Testing and Verification

Run Internal Tests: After implementing the ExpressConsent script and following the above guidelines, perform a dry-run. Use a test environment or staging site to go through the consent flow as a user would: fill in the form, check the box, and submit (triggering captureAndUpload). Then retrieve the snapshot image from your dashboard and inspect it carefully. Verify that the screenshot contains:

• The checked checkbox (with a visible check mark or highlight).
• The user’s input values (e.g., the phone number or email you entered) visible in the form fields (not blank).
• The full TCPA/legal disclaimer text next to the checkbox.
• Proper styling (nothing looks drastically different than the live page, fonts are loaded, etc.).

Pixel-Perfect vs. Accuracy: Minor visual differences (like a missing animation, or a custom font that maybe renders in a default font if it failed to load) can be acceptable. What’s not acceptable is any missing consent information. If you notice any missing or incorrect element in the snapshot, address it immediately. For instance, if the check mark didn’t show, your custom checkbox might not have been captured — you may need to adjust how it’s implemented (ensure a fallback, or use the native checkbox appearance). If text was missing, check if it was present in the DOM at submit time or if something removed it. By iterating on these tests, you can reach a point where every snapshot is consistently accurate.

Multi-Viewport Testing: Test on both desktop and mobile scenarios. For example, do one submission from a desktop browser and one from a phone. Compare the snapshots.
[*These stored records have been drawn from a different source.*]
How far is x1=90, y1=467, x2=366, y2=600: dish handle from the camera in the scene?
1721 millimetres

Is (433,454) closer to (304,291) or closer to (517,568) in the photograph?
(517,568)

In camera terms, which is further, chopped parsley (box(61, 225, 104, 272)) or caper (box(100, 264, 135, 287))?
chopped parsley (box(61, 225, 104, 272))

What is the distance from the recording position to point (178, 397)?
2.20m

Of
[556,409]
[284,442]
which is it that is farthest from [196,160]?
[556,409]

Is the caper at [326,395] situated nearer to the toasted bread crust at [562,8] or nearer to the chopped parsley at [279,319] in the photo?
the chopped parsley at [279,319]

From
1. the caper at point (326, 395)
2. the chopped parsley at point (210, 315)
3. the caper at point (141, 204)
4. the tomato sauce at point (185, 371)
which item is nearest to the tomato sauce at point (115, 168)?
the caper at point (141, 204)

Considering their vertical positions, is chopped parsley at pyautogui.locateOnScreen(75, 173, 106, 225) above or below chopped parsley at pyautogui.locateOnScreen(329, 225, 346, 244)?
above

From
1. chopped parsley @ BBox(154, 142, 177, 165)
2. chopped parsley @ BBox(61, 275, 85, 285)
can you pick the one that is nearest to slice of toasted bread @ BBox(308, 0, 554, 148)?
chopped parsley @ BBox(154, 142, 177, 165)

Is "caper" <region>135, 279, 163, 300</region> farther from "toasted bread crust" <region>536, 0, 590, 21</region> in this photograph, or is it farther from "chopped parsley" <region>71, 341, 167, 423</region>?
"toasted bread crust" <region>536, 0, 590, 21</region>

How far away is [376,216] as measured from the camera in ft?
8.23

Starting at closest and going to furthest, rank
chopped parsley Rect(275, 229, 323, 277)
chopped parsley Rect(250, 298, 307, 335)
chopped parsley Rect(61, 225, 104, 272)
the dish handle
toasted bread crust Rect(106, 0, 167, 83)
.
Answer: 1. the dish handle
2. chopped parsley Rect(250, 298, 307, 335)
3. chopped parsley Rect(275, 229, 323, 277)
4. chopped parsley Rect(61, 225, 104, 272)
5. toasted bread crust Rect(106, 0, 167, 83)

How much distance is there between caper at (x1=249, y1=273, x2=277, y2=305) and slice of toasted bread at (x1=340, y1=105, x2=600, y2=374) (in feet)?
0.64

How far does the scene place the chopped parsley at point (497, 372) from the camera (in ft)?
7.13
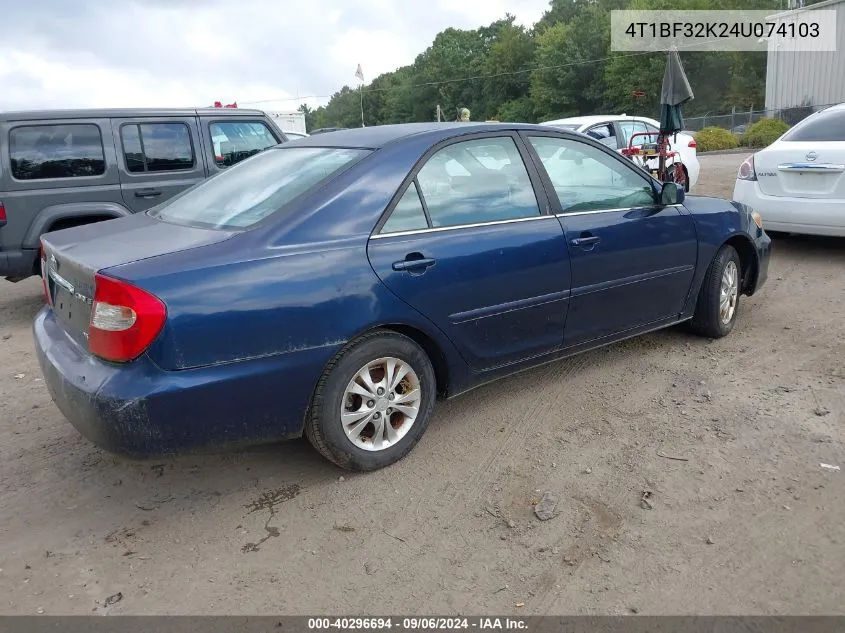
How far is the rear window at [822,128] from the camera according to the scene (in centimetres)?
723

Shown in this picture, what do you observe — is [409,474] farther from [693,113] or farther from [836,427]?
[693,113]

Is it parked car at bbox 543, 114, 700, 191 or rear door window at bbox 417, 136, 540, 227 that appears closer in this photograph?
rear door window at bbox 417, 136, 540, 227

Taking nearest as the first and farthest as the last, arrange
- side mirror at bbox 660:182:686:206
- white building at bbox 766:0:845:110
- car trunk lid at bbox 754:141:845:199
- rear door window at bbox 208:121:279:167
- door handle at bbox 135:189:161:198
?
side mirror at bbox 660:182:686:206 < door handle at bbox 135:189:161:198 < car trunk lid at bbox 754:141:845:199 < rear door window at bbox 208:121:279:167 < white building at bbox 766:0:845:110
On desktop, the wider layout might show the consent in a footer or sidebar, whereas on mobile it might stack. Confirm that in both cases the content is complete. All viewports are important — your clients might retrieve a snapshot from a mobile consent just as often as desktop, and both need to stand up as evidence.

Continuous Verification: After deployment, periodically verify that snapshots remain accurate, especially if you make front-end changes. If you update your form or re-style the site, run another test. It’s good practice to include snapshot verification in your QA process whenever the consent form UI is modified.

When in Doubt, Ask: If you have an unusual implementation or are unsure about support (maybe a new framework or a complex interactive feature in the consent flow), reach out to our support or check our documentation. We aim to support virtually all websites, and if something isn’t working, we want to know. For example, if your site uses a custom web-component for the consent checkbox and you’re not certain it’s capturing correctly, we can help determine if any tweaks are needed. Our goal is the same as yours: 100% fidelity for consent evidence. We will update this checklist as we discover new best practices or limitations, so staying in touch helps everyone.

---

By following this checklist, your snapshots will consistently show the checkbox, inputs, and legal text exactly as users experienced them, providing reliable, defensible evidence of consent.